Copy the records verbatim from their first line through the line containing "Answer: point (1150, 136)", including that line.
---
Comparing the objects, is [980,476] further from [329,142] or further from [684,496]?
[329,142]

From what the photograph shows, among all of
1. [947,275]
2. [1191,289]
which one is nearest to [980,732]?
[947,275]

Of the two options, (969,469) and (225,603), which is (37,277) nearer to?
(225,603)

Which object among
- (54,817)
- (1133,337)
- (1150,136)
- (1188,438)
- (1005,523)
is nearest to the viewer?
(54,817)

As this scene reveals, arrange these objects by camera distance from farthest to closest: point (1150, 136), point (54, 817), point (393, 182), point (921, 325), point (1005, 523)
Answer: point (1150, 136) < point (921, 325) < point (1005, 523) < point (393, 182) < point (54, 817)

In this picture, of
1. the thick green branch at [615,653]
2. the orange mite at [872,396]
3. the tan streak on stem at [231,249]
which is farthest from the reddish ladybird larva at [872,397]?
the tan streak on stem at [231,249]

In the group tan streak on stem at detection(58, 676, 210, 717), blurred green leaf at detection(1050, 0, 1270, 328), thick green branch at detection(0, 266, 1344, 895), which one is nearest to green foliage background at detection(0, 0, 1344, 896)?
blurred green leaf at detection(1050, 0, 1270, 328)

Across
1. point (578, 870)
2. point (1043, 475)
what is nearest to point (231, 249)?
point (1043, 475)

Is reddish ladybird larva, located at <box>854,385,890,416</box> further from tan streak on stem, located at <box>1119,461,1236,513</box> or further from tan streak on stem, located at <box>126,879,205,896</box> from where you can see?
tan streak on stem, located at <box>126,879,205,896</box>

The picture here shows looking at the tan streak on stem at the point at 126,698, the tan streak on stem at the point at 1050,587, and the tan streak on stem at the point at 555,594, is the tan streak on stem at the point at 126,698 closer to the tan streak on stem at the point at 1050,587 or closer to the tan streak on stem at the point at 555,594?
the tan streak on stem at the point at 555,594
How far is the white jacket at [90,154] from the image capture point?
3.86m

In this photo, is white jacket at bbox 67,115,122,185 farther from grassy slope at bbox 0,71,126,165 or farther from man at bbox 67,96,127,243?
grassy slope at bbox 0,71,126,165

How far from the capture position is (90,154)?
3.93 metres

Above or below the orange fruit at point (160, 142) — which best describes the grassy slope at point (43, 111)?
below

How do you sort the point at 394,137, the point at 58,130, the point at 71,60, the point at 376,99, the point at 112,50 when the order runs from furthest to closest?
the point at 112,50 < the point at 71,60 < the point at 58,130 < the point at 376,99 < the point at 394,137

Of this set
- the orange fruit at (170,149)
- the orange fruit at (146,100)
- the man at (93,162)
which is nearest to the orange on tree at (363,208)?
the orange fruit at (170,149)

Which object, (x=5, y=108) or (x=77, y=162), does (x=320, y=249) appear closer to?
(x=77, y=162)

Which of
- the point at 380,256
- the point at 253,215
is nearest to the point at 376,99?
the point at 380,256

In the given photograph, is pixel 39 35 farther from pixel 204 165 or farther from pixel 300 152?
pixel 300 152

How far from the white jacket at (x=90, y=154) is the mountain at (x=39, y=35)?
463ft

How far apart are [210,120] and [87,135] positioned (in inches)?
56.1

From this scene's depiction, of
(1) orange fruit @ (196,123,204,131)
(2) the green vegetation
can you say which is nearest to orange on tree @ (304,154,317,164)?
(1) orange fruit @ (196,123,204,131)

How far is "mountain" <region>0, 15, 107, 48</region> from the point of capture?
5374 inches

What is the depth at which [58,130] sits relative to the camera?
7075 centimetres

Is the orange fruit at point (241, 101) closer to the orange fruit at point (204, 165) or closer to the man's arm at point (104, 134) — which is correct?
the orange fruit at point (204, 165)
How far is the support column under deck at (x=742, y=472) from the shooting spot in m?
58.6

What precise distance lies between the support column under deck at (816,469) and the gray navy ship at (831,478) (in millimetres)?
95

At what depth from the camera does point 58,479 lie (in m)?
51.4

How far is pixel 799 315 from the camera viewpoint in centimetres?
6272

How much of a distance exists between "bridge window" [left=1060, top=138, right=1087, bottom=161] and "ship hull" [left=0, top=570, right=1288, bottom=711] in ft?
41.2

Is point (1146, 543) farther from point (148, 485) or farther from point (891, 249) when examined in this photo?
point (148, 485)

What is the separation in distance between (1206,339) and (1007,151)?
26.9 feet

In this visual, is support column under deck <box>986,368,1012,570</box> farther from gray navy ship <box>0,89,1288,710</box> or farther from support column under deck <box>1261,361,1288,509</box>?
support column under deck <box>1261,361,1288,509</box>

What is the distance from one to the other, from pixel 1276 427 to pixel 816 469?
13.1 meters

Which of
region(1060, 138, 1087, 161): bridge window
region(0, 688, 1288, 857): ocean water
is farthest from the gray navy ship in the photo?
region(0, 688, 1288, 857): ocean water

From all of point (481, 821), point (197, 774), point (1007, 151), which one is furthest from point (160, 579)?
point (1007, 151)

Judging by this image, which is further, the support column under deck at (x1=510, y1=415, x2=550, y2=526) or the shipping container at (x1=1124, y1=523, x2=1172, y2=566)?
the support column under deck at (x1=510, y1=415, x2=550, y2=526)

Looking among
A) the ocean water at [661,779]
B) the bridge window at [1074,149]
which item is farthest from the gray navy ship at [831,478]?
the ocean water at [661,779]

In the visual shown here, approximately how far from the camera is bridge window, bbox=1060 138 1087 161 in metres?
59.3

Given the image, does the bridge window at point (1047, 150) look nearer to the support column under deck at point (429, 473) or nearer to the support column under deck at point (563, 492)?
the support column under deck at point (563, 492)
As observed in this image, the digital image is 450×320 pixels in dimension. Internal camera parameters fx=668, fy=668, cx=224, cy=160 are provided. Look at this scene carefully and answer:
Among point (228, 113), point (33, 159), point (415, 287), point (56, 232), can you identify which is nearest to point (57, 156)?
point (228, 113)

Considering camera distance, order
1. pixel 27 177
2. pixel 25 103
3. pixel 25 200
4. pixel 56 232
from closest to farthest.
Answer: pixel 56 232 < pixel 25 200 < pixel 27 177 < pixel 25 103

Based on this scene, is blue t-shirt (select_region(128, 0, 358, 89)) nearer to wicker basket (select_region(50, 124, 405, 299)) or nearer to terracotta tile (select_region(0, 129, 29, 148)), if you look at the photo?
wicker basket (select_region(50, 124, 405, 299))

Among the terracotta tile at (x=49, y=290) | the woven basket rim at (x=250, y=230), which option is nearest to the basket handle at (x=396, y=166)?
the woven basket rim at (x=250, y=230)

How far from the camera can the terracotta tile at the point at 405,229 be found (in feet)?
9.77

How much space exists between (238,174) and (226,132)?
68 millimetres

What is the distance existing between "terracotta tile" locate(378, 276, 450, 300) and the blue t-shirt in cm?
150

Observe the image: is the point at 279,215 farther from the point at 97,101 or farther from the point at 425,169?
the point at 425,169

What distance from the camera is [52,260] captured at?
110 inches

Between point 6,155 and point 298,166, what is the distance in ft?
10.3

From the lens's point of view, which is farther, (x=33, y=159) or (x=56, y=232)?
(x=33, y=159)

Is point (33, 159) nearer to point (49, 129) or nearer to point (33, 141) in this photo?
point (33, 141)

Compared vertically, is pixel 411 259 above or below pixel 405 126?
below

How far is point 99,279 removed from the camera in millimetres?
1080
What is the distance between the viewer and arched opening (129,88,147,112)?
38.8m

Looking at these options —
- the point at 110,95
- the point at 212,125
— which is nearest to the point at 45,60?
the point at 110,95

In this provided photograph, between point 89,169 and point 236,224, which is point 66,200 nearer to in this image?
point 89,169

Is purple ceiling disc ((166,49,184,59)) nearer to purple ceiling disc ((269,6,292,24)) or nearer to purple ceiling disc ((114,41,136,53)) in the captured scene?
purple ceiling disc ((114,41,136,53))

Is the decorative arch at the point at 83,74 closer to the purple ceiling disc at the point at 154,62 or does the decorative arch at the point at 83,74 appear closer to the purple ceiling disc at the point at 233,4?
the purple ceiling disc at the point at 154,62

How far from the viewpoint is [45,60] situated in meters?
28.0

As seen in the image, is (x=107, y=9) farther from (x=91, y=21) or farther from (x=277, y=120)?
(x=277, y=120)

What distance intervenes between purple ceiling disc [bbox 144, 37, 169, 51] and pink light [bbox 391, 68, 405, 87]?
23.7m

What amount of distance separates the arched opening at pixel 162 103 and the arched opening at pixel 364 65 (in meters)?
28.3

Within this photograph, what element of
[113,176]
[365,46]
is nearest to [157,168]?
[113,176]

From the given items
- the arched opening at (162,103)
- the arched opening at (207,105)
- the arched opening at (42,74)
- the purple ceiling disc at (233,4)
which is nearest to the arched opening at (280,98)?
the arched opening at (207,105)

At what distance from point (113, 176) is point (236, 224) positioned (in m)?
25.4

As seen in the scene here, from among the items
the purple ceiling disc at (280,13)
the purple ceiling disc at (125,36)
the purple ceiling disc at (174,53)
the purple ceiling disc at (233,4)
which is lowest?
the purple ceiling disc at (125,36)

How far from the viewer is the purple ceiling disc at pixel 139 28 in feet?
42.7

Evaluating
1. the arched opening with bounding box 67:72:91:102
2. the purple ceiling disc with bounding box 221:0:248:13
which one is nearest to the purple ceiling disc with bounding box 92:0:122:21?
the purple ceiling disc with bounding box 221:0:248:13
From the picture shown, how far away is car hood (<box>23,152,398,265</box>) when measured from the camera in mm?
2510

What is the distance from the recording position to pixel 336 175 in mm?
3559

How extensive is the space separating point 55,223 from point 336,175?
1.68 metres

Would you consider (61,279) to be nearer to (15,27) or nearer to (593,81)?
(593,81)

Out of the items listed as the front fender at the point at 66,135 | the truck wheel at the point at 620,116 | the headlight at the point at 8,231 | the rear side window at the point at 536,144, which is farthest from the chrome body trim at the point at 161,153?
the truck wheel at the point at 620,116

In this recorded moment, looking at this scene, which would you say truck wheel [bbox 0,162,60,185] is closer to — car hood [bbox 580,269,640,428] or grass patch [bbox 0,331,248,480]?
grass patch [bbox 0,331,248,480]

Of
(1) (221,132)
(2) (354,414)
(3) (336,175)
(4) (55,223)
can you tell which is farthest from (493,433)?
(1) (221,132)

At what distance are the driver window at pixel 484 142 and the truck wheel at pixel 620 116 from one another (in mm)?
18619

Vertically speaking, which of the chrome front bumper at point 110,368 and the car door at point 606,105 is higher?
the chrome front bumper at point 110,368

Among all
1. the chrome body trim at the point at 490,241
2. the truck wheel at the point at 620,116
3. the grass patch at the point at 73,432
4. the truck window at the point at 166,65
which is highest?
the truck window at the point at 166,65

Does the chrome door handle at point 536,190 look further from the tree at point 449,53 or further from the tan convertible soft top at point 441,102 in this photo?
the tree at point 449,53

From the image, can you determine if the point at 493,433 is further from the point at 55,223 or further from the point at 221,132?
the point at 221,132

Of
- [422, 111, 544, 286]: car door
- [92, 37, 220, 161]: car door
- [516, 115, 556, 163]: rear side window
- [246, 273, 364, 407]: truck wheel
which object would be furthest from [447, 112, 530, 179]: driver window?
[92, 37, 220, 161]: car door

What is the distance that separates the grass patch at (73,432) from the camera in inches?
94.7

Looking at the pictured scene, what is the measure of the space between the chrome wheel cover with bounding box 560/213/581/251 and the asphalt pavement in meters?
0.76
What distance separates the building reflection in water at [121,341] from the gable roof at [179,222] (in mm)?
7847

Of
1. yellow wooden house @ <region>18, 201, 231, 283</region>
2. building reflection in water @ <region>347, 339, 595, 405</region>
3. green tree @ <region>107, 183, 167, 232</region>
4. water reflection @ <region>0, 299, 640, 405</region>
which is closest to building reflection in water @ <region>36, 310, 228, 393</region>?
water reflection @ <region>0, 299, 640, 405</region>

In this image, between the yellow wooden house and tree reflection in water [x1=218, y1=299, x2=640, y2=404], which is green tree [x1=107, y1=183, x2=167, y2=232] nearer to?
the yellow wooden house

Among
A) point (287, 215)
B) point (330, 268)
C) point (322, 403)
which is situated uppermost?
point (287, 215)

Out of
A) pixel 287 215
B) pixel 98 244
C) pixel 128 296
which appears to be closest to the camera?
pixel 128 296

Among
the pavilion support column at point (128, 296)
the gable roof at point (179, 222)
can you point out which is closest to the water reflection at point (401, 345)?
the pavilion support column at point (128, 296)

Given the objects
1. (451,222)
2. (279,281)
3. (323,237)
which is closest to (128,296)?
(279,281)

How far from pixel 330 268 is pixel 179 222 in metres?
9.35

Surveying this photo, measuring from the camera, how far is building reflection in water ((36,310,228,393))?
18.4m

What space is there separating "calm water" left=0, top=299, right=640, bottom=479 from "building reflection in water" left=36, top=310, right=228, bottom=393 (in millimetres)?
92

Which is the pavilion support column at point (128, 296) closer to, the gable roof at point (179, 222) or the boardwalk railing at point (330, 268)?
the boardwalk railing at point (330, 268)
---
SOLVED PROBLEM |
Comparing the objects, is [980,476] further from [329,142] or further from [684,496]?
[329,142]

From what the photograph shows, among all of
1. [947,275]
2. [1191,289]
which one is nearest to [980,732]?
[947,275]

Of the two options, (969,469) and (225,603), which is (37,277) nearer to?
(225,603)

Which object among
- (54,817)
- (1133,337)
- (1150,136)
- (1188,438)
- (1005,523)
is nearest to the viewer?
(54,817)

As this scene reveals, arrange these objects by camera distance from farthest to closest: point (1150, 136), point (54, 817), point (393, 182), point (921, 325), point (1005, 523)
Answer: point (1150, 136) < point (921, 325) < point (1005, 523) < point (393, 182) < point (54, 817)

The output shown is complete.